**Brief:**
Display each line in the records below that contains the string "sleeved".

**Material to process:**

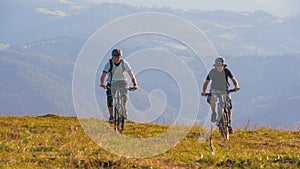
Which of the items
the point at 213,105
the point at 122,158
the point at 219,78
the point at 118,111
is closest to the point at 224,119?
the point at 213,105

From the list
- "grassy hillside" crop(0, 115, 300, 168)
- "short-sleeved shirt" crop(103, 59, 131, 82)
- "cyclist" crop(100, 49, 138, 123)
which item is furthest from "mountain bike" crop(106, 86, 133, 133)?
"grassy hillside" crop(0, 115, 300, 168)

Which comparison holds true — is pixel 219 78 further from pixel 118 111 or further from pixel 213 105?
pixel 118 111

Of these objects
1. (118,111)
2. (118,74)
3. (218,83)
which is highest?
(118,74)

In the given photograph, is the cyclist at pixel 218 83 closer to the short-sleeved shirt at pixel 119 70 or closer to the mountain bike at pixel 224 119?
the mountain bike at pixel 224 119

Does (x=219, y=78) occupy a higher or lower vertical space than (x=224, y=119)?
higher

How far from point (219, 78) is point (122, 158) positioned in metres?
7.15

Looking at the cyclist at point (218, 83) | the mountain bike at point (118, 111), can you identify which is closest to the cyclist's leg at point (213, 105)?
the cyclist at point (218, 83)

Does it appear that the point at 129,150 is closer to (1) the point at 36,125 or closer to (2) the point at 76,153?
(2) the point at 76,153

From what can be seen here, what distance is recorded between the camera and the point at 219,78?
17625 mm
---
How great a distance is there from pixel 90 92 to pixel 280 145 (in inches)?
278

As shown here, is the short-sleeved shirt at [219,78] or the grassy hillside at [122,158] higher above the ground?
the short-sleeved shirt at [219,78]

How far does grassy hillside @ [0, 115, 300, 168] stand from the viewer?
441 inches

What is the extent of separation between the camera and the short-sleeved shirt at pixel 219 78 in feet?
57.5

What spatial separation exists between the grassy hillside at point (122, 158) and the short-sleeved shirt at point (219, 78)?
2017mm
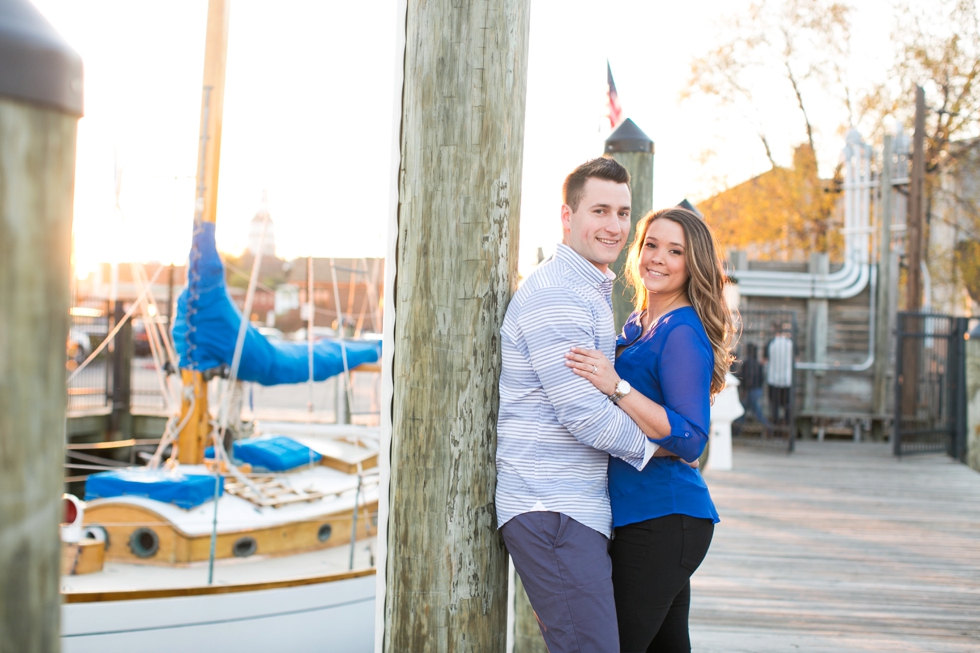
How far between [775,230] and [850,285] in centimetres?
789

**Problem solution:**
- "short-sleeved shirt" crop(103, 59, 131, 82)
In the given photograph, is the cyclist at pixel 218 83 closer to the short-sleeved shirt at pixel 119 70 or closer to the mountain bike at pixel 224 119?
As shown here, is the short-sleeved shirt at [219,78] or the grassy hillside at [122,158] higher above the ground?
the short-sleeved shirt at [219,78]
What is the extent of separation between the camera and the short-sleeved shirt at pixel 219 78 in feet?
What spatial separation exists between the grassy hillside at point (122, 158) and the short-sleeved shirt at point (219, 78)?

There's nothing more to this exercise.